» **PROBLEM DESCRIPTION**
Reproduce everything in the ResponseMapper passage from "response = JSON.parse(response_from_api)" down to "keep things consistent.", without changing a word.

» **QUOTED PASSAGE**
These days we all deal with many different APIs; It can be either third-party services, or our own microservices. Not all of them are well-designed and sometimes their attributes are named inconsistently.

ResponseMapper allows you to map attributes from an API response to your application’s domain language.

An example of a common API response before ResponseMapper:

{ "orderNumber" => 10, "orderItems" => [{ "orderItemId" 1, "itemTitle" "Book" }] }

An example of the above API response after ResponseMapper:

{ id: 10, items: [{ id: 1, title: "Book" }] }

What does ResponseMapper Do?

Using the example above let’s look at a response we may get from a 3rd party API:

response = JSON.parse(response_from_api)
# => { "orderNumber" => 10, "orderItems" => [{ "orderItemId" 1, "itemTitle" "Book" }] }

Once we parsed response, all keys are strings. Usually we want to do two things:

  1. Map response, so we can easily instantiate entity from response.
  2. Symbolize keys to keep things consistent.

With ResponseMapper we can do this:

mapping = { orderNumber: :id, orderItems: :items, orderItemId: :id, itemTitle: :title }

order_attributes = ResponseMapper.map(data: response, mapping: mapping)
# => { id: 10, items: [{ id: 1, title: "Book" }] }

Now we have a nice Hash with symbolized keys that correspond to attributes of Order in our system. For example further step could be just wrap this hash into Order entity:

Entity::Order.new(order_attributes)

ResponseMapper maps and symbolizes keys even for nested arrays and hashes. It will work for more complex responses.

See more examples here.

Installation

Add this line to your application's Gemfile:

gem 'response_mapper'

And then execute:

$ bundle

Or install it yourself as:

$ gem install response_mapper

Usage

ResponseMapper provides one class method .map which has two required params: data and mapping. There is one optional parameter: symbolize_keys which is set to true by default.

ex.

order_attributes = ResponseMapper.map(data: response, mapping: mapping)

data

data can be anything, but ResponseMapper will try to map it only if it's a Hash or Array. If it's not a Hash or Array - ResponseMapper will return data as is.

mapping

mapping should be a Hash with attributes you want to map:

mapping = { orderNumber: :id, orderItems: :items, orderItemId: :id, itemTitle: :title }

It will map any occurrence of :order_number in data to :id. If mapping is not a Hash (or empty Hash) - ResponseMapper will raise ResponseMapper::Error.

symbolize_keys

sybmolize_keys is set to true by default. If your data contains hashes with strings as keys, they will be symbolized and then mapped.

See more examples here.

If you want to learn more, read an article on how ResponseMapper can help to protect naming conventions when working with microservices or third-party API.

Contributing

Bug reports and pull requests are welcome on GitHub at https://github.com/smakagon/response_mapper. This project is intended to be a safe, welcoming space for collaboration, and contributors are expected to adhere to the Contributor Covenant code of conduct.

License

The gem is available as open source under the terms of the MIT License.

» **DATA FOR ANALYSIS**
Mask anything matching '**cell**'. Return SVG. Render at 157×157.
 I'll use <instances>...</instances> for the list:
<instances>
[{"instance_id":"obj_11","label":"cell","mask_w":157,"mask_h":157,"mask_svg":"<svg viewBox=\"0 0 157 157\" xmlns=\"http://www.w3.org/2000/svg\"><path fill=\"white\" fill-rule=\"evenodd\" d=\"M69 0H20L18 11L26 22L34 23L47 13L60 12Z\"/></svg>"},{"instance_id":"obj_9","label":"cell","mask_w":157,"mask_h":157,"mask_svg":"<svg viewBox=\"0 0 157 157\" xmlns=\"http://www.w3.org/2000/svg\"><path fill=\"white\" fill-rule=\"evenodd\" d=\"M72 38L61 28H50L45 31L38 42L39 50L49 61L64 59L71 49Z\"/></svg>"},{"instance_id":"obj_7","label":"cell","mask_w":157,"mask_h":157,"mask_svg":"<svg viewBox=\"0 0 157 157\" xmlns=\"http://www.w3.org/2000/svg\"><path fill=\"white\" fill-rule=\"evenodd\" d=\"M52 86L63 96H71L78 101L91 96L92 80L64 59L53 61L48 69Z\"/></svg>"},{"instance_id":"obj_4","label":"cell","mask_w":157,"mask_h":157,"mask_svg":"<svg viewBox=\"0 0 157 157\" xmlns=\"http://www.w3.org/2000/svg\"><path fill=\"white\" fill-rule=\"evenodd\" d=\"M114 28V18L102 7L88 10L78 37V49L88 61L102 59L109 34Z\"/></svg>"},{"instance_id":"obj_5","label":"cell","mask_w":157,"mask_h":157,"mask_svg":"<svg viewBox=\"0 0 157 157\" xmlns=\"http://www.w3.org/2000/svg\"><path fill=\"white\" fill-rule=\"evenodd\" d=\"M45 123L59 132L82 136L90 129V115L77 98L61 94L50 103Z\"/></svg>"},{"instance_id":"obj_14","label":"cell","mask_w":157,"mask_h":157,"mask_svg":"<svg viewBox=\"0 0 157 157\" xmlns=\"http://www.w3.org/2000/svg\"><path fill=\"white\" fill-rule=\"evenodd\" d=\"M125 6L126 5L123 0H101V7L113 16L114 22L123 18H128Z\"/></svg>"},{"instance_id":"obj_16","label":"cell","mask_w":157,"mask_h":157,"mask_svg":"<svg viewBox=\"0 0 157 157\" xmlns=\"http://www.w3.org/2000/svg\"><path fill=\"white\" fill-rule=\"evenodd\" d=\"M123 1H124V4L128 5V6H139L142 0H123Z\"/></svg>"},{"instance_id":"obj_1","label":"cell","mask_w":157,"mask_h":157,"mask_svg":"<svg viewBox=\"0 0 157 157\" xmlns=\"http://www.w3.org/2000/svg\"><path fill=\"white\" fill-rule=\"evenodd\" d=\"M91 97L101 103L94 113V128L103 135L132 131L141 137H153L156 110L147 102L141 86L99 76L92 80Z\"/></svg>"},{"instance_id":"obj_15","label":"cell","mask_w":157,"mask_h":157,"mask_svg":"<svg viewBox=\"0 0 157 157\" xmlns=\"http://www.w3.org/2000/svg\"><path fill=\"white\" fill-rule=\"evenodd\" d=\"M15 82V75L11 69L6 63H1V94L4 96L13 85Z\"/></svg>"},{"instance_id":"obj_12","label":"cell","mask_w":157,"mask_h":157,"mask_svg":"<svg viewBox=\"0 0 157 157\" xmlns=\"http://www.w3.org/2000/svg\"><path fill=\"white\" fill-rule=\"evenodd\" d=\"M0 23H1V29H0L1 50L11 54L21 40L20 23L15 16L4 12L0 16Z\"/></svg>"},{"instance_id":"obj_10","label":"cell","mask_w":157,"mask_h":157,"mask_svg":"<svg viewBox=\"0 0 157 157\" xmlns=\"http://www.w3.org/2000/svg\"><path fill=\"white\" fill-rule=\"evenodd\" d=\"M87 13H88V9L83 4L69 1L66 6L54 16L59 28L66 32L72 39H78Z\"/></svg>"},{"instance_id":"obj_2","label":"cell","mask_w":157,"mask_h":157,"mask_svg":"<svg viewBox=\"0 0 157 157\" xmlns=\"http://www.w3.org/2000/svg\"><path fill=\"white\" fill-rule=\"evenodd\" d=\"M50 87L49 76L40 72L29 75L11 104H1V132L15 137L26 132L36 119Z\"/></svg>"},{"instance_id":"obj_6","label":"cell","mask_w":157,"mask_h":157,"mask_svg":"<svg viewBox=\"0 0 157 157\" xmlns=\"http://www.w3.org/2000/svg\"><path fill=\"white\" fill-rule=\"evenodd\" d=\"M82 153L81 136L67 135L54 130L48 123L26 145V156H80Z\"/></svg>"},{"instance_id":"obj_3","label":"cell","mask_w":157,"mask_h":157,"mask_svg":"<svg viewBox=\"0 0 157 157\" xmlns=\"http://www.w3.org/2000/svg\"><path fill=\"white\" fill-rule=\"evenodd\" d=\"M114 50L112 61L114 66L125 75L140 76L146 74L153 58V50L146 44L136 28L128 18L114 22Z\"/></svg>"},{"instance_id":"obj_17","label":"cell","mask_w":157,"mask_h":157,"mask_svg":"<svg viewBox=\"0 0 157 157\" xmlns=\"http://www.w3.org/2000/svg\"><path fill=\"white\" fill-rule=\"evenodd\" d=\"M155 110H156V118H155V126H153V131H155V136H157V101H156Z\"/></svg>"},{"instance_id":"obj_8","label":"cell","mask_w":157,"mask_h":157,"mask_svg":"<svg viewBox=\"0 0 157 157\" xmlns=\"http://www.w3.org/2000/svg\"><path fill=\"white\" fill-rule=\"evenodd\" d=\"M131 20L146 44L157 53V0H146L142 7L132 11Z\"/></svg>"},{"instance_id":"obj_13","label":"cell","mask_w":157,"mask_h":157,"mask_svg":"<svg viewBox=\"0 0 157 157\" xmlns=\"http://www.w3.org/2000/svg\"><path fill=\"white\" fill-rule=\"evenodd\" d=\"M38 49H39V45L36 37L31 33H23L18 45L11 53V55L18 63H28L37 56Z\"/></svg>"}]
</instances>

» **OUTPUT FOR THIS EXERCISE**
response = JSON.parse(response_from_api)
# => { "orderNumber" => 10, "orderItems" => [{ "orderItemId" 1, "itemTitle" "Book" }] }

Once we parsed response, all keys are strings. Usually we want to do two things:

  1. Map response, so we can easily instantiate entity from response.
  2. Symbolize keys to keep things consistent.